Required work: Please set out the records from the line with "Overall, is point" to the line with "72438 millimetres" as a JSON list of strings, one string per line, with blank lines left out.

Material:
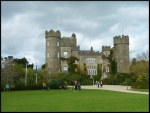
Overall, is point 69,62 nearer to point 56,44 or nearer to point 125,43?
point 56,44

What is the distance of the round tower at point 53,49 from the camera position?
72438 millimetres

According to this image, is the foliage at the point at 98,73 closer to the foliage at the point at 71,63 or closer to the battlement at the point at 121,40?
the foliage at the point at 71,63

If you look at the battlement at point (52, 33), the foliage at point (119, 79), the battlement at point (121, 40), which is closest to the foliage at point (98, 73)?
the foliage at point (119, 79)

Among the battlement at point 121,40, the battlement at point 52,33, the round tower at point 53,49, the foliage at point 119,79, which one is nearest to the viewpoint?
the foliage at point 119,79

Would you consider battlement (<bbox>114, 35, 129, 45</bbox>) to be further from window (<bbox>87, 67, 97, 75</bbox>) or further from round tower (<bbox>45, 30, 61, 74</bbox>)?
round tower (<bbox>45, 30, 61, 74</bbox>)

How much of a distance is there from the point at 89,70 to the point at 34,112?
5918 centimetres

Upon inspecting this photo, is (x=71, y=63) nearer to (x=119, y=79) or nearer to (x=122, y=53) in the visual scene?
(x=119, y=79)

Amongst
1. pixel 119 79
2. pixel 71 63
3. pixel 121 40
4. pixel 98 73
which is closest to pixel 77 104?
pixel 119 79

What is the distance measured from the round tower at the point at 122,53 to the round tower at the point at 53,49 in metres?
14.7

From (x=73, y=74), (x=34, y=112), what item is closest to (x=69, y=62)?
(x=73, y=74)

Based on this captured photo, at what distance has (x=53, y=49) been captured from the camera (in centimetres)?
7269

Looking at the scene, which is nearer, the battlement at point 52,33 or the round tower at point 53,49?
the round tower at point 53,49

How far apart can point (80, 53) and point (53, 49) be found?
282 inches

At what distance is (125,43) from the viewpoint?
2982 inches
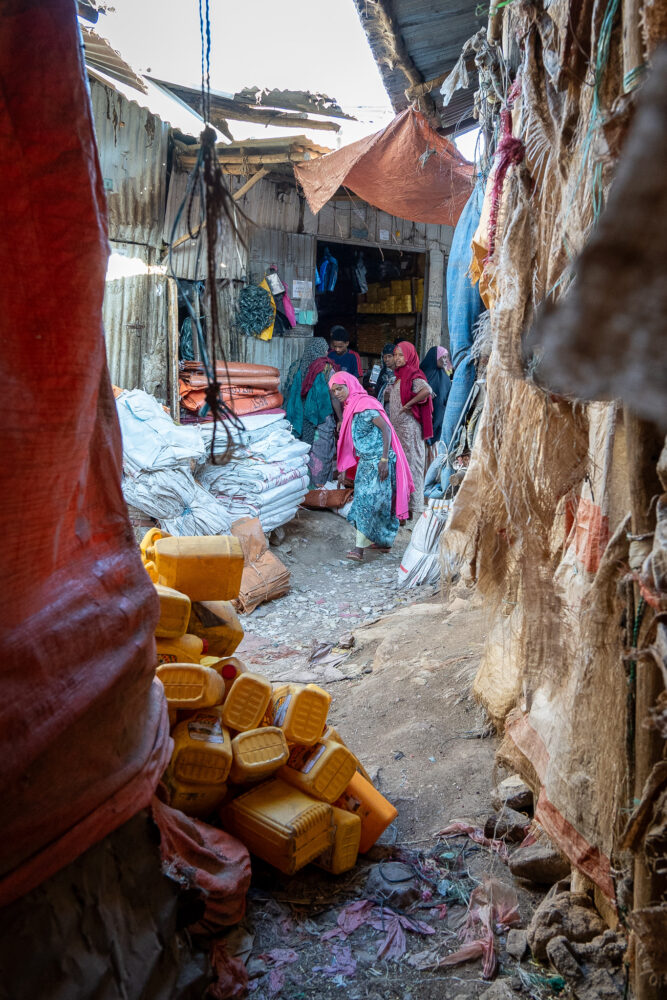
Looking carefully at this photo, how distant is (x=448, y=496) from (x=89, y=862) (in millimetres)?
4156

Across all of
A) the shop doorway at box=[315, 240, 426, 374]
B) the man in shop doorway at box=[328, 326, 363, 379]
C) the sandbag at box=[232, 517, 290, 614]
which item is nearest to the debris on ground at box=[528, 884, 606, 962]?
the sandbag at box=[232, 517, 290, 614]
* * *
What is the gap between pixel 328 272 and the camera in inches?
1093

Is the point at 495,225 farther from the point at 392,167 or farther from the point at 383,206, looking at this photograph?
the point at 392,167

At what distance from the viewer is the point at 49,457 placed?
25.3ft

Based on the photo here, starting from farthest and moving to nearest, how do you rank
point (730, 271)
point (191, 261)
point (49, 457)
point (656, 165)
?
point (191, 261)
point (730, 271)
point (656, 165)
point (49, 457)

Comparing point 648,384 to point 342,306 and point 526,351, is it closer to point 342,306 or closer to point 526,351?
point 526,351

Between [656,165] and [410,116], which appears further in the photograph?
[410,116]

Exercise response:
[
  "Overall, is point 69,62 nearer to point 56,44 or nearer to point 125,43?",
  "point 56,44",
  "What is the distance of the round tower at point 53,49 from the camera position?",
  "72438 millimetres"
]